As long as you can identify a commonality by which to connect these entities (e.g. which city or town has the various attributes), Zimagi can provide a unified and queryable view into all the aspects of the data. Optionally, different user types might be able to view different parts of the data).
Flexible and universal service hosting¶
Zimagi and modules running within it can run locally, or run on cloud services with no change to the base platform or modules used. Running Zimagi on a local or in-house server is as simple as launching a Vagrant instance. However, hosting on services like AWS, Google Cloud Platform, or Azure, are also single commands to install and launch all components needed. Both locally and within the cloud, configuration of required resources is simple and flexbile. For example, if a particular module requires many processor cores, a large amount of memory, larger hard disk space, or other resources, this can easily be declared in a configuration file, and the relevant resources will be provisioned when the Zimagi instance is created.
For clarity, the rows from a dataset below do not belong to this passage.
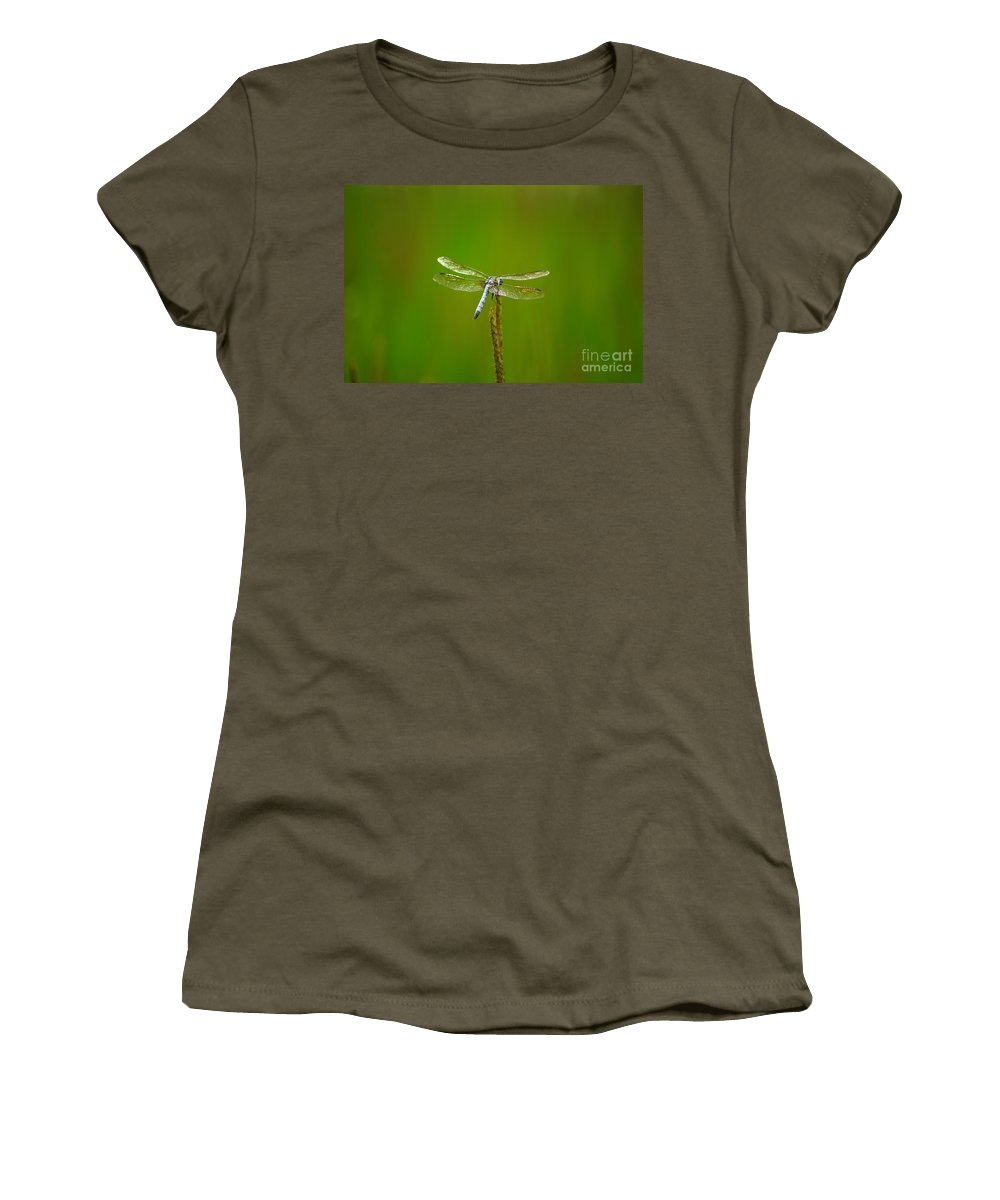 Blue Dasher Dragonfly Women's T-Shirt featuring the photograph Blue Dasher Dragonfly by Kitrina Arbuckle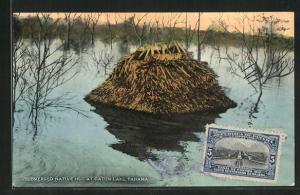 AK Panama, Submerged Native Hut At Gatun Lake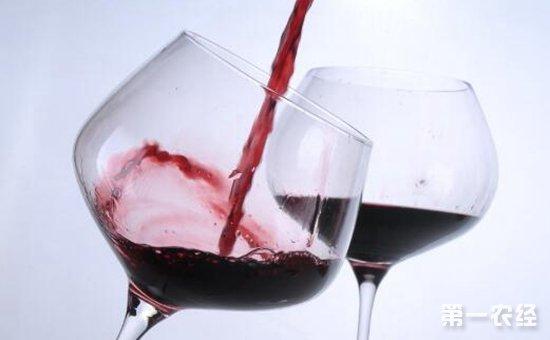 红酒应该怎么喝?喝红酒的注意事项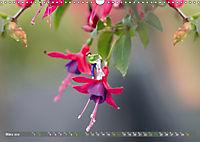Miniaturfiguren in der Makrowelt ...ganz gross im Garten (Wandkalender 2019 DIN A3 quer) - Produktdetailbild 3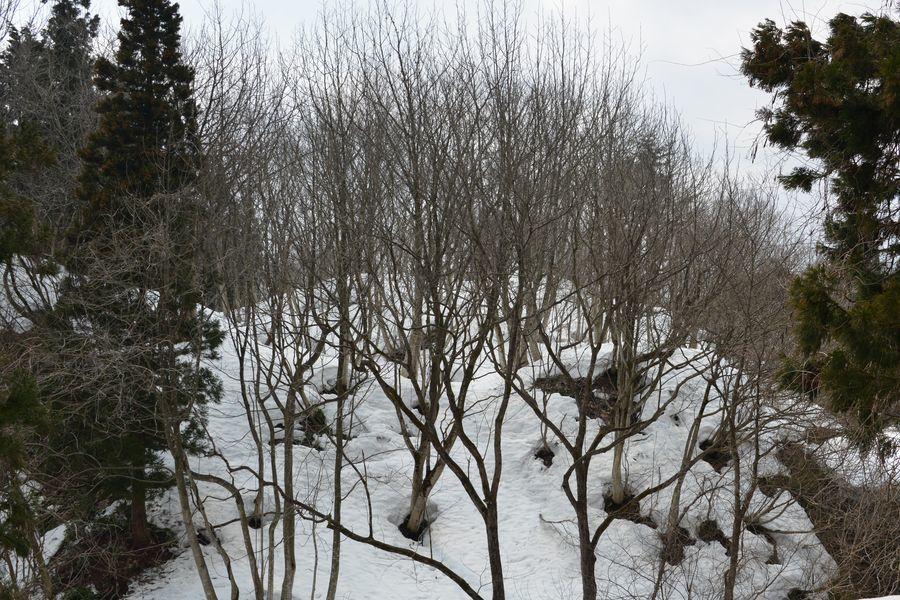斜面の雑木林-4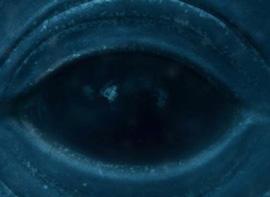 Das Größte Tier ist der Blauwal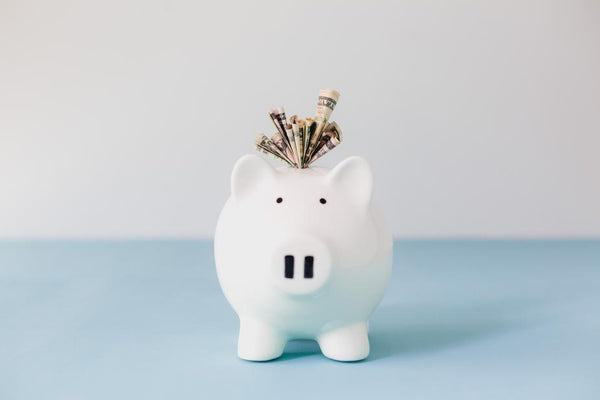 White and blue background with white piggy bank in foreground and money coming out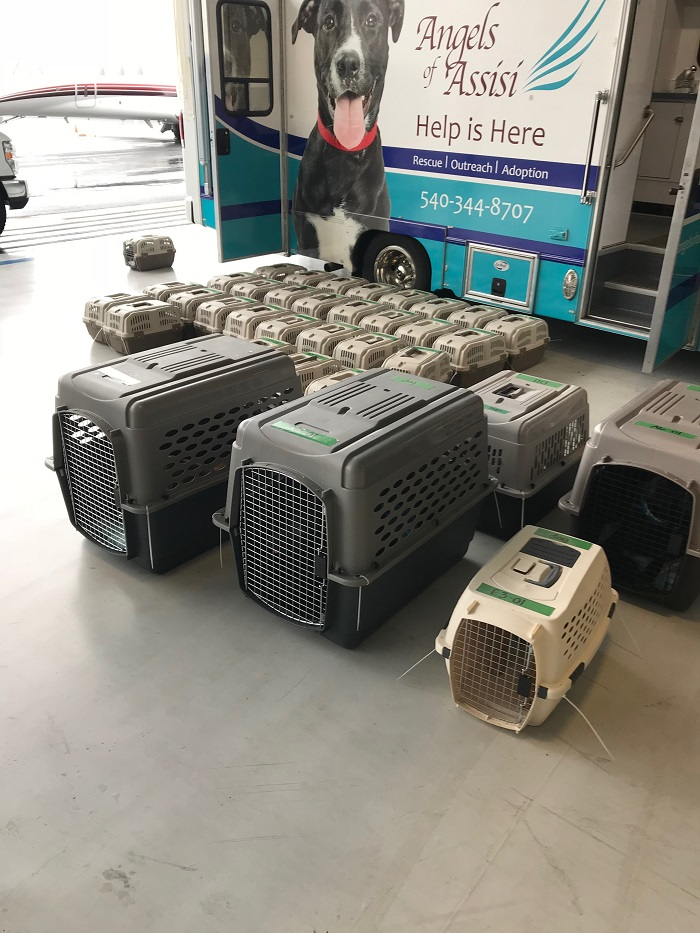 Rescue animals arrive in crates at a small airport.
Both schedulable and user launchable actions¶
Commands within Zimagi can be run either using command-line interfaces or via RESTful JSON requests over HTTPS. Moreover, however, commands can also be scheduled to run on a recurring basis in a highly configurable way.
Scheduled commands may consist of regularly refreshed data acquisition steps, but they may also perform computational, or any arbitrary, actions. For example, if you need to retrain a machine learning model based on new data becoming available, this can be scheduled as a background action. A task can be triggered by a data acquisition step, but may also be scheduled on a completely independent schedule.
Types of Zimagi users¶
Very broadly, the users of Zimagi consists of module users and module developers. The former group need not understand even the configuration files used within a module, but only need to learn either a simple command-line interface, or can be provided with friendly web-based front-ends that internally talk with the Zimagi API. In some cases, a Zimagi interface may consist solely of automatically generated filtered and unified data that is simply updated in local storage for the user. For this last class of module user, all they need to see is that a current version of e.g. a spreadsheet file is always available to them.
At the other end, are module developers. These users will need to have some conception of data sources, data models, and data cleanliness. However, for these users, most of the creation steps for a module consist of definining the data models in configuration files, with only small amounts of Python code development needed (possibly passed on to dedicated coders who only need to provide isolated components).
Zimagi versus Luigi, Airflow, and Jenkins¶
The open source workflow tools Luigi and Airflow provide capabilities similar to what Zimagi does. All of these are able to automate scheduled tasks and the dependencies among them. Zimagi stands out from those in two principal ways:
Zimagi is forcused on data models that represent acquired data and present it with a uniform query interface. While Luigi and Airflow are both capable of containing such models, the actual configuration and development of those models is necessarily new and non-standardized for each project. In contrast, task dependencies can certainly be programmed in Zimagi, but it is symmetrically individual to a project/module rather than part of the framework per se.
Zimagi contains tools to automatically and easily “stand up” an instance. Luigi and Airflow are not necessarily difficult to install and launch, but they do not handle their own provisioning as Zimagi does.
Jenkins is another popular open source tool for automation of sheduled or launchable actions. Like Luigi and Airflow, it provides APIs for programming it, but not “low-code” as a goal per se. In concept, Jenkens can be used for any kind of automation (much like Zimagi), but it is especially focused on software development projects rather than data-oriented projects.
For those who are familiar with Jenkins (or similar tools like CircleCI or Travis CI), thinking of Zimagi as “Jenkins for data” is not too far wrong.